Work required: Render the data from the line containing "From the standpoint" through the line containing "pixel 412 137, pixel", both included, as a Markdown table with columns No. and Line. Give each line its own numbered row and leave out blank lines.

Scene-based reasoning data
|---|
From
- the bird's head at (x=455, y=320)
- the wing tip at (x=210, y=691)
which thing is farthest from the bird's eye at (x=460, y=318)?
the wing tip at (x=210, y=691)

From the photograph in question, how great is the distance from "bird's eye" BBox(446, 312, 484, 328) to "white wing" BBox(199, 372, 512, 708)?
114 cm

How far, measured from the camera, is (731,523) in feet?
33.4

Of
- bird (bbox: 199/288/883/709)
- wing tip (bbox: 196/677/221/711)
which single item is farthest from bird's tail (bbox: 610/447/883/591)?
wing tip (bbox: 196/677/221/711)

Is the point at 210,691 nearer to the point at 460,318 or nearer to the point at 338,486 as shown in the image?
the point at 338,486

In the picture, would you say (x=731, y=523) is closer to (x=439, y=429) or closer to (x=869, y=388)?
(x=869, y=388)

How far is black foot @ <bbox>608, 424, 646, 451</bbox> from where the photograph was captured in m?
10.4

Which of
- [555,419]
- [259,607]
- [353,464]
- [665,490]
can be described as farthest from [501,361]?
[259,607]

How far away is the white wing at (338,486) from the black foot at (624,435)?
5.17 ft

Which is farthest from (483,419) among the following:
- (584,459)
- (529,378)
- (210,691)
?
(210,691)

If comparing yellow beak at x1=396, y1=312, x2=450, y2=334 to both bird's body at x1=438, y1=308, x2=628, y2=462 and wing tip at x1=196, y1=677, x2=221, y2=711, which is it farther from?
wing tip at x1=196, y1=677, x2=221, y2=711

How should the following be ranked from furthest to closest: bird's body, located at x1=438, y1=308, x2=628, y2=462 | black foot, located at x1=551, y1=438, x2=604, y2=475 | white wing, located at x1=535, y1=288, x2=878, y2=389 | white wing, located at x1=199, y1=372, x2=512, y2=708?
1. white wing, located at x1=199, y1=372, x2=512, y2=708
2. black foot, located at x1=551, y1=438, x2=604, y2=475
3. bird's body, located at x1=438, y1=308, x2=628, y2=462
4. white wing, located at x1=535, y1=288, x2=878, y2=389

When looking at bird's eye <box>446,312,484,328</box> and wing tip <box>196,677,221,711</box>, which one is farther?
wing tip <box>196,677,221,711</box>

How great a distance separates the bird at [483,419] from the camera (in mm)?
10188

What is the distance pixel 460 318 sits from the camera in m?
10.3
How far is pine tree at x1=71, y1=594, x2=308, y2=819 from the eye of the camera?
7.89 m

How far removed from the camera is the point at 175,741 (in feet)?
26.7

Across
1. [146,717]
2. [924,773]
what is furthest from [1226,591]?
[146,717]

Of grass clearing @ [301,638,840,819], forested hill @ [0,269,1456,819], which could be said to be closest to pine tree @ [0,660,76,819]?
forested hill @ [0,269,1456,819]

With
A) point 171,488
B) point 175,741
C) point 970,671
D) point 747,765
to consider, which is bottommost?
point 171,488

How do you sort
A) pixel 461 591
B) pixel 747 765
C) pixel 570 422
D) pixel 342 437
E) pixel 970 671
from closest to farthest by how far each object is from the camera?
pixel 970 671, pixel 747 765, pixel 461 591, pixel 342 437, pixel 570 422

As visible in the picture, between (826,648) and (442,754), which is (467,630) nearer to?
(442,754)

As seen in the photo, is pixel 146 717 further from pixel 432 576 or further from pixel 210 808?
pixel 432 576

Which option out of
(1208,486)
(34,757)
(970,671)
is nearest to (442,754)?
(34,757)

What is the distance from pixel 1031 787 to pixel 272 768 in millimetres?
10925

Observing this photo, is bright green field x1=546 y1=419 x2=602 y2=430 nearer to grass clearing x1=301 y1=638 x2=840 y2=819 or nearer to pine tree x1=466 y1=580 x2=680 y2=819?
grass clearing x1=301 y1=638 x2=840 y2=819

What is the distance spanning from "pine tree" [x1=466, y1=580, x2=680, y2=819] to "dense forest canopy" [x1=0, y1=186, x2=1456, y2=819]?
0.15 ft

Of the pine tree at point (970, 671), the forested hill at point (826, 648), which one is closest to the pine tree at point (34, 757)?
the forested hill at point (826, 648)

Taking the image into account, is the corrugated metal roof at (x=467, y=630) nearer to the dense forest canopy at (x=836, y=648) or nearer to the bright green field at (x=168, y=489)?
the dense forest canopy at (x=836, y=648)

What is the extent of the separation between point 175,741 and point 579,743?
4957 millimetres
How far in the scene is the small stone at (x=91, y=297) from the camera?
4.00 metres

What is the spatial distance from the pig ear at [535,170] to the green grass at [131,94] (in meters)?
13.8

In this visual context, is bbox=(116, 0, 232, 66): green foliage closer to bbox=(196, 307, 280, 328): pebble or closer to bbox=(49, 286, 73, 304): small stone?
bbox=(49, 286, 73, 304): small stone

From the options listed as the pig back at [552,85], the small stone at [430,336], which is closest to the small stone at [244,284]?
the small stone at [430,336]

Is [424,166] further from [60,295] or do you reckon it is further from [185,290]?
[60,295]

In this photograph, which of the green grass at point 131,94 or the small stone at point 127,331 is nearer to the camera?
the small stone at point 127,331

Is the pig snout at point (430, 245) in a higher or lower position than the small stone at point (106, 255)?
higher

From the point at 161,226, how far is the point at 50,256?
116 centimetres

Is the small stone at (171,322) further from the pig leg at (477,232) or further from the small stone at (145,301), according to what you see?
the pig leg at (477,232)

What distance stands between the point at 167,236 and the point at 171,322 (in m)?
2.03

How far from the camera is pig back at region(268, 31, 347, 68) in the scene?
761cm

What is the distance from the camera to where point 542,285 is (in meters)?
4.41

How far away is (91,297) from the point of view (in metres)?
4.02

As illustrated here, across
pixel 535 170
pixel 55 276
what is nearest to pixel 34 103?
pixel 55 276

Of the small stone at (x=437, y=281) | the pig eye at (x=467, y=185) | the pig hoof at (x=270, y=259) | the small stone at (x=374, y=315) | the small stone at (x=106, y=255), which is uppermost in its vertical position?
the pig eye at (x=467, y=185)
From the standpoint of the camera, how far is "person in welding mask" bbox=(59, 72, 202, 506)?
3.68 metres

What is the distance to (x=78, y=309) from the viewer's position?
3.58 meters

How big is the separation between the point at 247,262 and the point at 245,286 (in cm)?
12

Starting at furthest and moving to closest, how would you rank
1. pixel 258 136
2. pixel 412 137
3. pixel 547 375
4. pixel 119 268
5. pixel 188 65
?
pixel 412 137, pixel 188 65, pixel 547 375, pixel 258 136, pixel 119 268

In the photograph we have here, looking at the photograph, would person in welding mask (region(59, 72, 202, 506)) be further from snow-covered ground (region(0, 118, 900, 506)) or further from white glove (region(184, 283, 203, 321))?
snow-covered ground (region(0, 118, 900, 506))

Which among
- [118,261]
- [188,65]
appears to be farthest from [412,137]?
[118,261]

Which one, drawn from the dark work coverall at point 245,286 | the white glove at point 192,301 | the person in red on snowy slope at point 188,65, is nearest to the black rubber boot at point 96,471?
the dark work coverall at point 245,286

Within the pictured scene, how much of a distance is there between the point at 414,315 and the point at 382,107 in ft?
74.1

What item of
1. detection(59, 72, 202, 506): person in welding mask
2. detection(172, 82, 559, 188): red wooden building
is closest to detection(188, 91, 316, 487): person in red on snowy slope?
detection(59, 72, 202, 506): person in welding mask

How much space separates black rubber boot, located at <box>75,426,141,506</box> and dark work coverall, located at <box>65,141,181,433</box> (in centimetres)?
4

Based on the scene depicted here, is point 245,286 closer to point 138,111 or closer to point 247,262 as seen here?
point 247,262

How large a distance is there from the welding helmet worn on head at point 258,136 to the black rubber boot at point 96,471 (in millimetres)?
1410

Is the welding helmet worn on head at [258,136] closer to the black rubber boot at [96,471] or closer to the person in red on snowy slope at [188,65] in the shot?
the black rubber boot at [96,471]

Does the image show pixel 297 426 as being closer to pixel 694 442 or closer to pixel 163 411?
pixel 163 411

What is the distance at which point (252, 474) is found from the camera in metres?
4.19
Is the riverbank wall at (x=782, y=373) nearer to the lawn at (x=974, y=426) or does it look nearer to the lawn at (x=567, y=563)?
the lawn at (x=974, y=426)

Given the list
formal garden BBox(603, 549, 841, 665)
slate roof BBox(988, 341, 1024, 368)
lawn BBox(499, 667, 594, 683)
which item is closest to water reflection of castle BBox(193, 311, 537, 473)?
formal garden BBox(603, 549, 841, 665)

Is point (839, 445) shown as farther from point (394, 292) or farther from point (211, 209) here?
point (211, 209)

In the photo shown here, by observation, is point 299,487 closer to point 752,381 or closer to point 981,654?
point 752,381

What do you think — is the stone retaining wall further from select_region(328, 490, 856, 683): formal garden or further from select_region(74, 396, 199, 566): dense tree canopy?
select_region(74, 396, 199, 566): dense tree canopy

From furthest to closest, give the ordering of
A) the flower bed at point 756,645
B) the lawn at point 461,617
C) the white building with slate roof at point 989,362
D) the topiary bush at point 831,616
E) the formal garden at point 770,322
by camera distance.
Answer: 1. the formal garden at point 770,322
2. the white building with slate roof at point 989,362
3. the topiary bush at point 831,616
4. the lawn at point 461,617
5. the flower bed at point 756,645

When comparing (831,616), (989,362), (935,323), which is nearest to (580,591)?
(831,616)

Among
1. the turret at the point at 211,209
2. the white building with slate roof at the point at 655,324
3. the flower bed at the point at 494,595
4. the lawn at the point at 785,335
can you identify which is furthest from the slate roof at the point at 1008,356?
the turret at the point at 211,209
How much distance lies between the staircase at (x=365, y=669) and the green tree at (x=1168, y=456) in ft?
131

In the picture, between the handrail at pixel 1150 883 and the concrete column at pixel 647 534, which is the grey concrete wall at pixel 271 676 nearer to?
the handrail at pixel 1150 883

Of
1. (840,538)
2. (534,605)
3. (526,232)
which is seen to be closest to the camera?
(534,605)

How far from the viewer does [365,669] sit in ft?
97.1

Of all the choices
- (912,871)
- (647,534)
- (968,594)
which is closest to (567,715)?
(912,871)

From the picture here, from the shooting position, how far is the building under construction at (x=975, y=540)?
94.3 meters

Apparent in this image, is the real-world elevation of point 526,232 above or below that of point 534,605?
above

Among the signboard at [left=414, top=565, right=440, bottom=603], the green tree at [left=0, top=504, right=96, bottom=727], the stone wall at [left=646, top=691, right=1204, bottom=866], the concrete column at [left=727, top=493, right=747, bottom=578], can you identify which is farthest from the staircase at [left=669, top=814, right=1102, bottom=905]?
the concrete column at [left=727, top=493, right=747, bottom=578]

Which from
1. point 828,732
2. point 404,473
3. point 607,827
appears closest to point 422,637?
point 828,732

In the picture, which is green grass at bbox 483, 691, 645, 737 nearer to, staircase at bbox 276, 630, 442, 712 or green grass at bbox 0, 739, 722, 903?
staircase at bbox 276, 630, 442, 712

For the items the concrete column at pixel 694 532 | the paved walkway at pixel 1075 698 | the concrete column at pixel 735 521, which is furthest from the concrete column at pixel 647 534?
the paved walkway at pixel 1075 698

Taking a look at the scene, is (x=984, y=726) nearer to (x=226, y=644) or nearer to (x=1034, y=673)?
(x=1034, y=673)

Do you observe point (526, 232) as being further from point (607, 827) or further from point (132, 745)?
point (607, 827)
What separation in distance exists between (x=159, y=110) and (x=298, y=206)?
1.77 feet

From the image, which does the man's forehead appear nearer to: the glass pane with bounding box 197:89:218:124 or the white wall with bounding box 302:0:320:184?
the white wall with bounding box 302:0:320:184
|---|
Answer to this problem:
| No. | Line |
|---|---|
| 1 | From the standpoint of the camera, how far is "person in welding mask" bbox=(59, 72, 202, 506)? |
| 2 | 3.68 metres |
| 3 | What is the distance to (x=78, y=309) from the viewer's position? |
| 4 | 3.58 meters |
| 5 | How big is the separation between the point at 247,262 and the point at 245,286 (in cm)? |
| 6 | 12 |
| 7 | Starting at furthest and moving to closest, how would you rank |
| 8 | 1. pixel 258 136 |
| 9 | 2. pixel 412 137 |
| 10 | 3. pixel 547 375 |
| 11 | 4. pixel 119 268 |
| 12 | 5. pixel 188 65 |
| 13 | ? |
| 14 | pixel 412 137, pixel 188 65, pixel 547 375, pixel 258 136, pixel 119 268 |